What happens with getVarRoot?
I am really surprised that any program spends a lot of time on getRawRoot (). This whole method returns a single field from Var, according to the source in clojure.lang.Var :
final public Object getRawRoot(){ return root; }
In addition, this is a small final method, so it should be built in by any modern JIT compiler ..... basically any getRawRoot calls should be insanely fast.
I suspect something strange is happening with your profiler: it may be adding debugging code to getRawRoot (), which takes a lot of time. Therefore, I suggest comparing your code without a profiler and java -server to see how the function really works.
Other performance tips
Make sure you use Clojure 1.3 + , as there are some optimizations for accessing var that you will almost certainly want to use in this low-level code.
If I thought about what is actually the biggest bottleneck in this code, I think it will be the fact that the grid #(blocked? maze [%1 %2]) function #(blocked? maze [%1 %2]) constructs a new vector each time called to check the square of the grid. It would be much better if you could reorganize it so that it does not need a vector, and you could just use #(blocked? maze %1 %2) directly.
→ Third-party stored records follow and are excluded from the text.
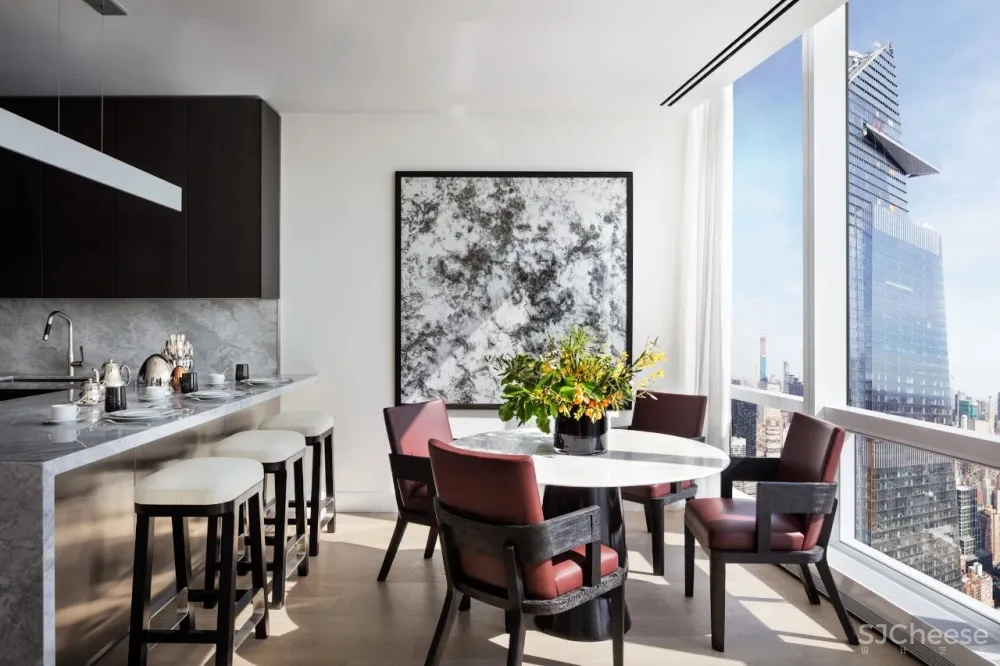 Christian Liaigre新作 设计不应该是一种趋势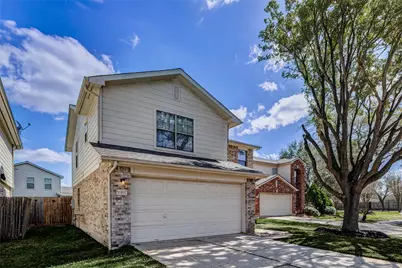 9307 Grove Haven Drive, Houston, TX 77083 - Photo 2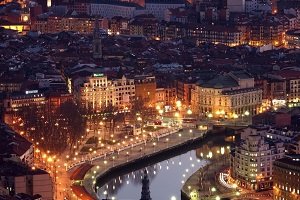 Co warto zobaczyć w Bilbao - atrakcje turystyczne miasta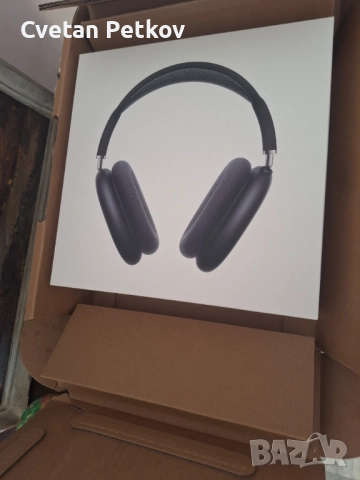 Airpods Max Midnight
Building new collections is expensive compared to simple math operations, so you want to do it sparingly in your internal loops.
You must also make sure that you use primitive operations where possible and with (set! *unchecked-math* true) . Make sure you declare your local residents as primitives, so you want, for example. (let [u0 (int (if x-long x0 y0)) .....] .....) etc. The main reason for this is to avoid the overhead of primitives with boxes, which again involves allocating memory that you want to avoid in internal loops.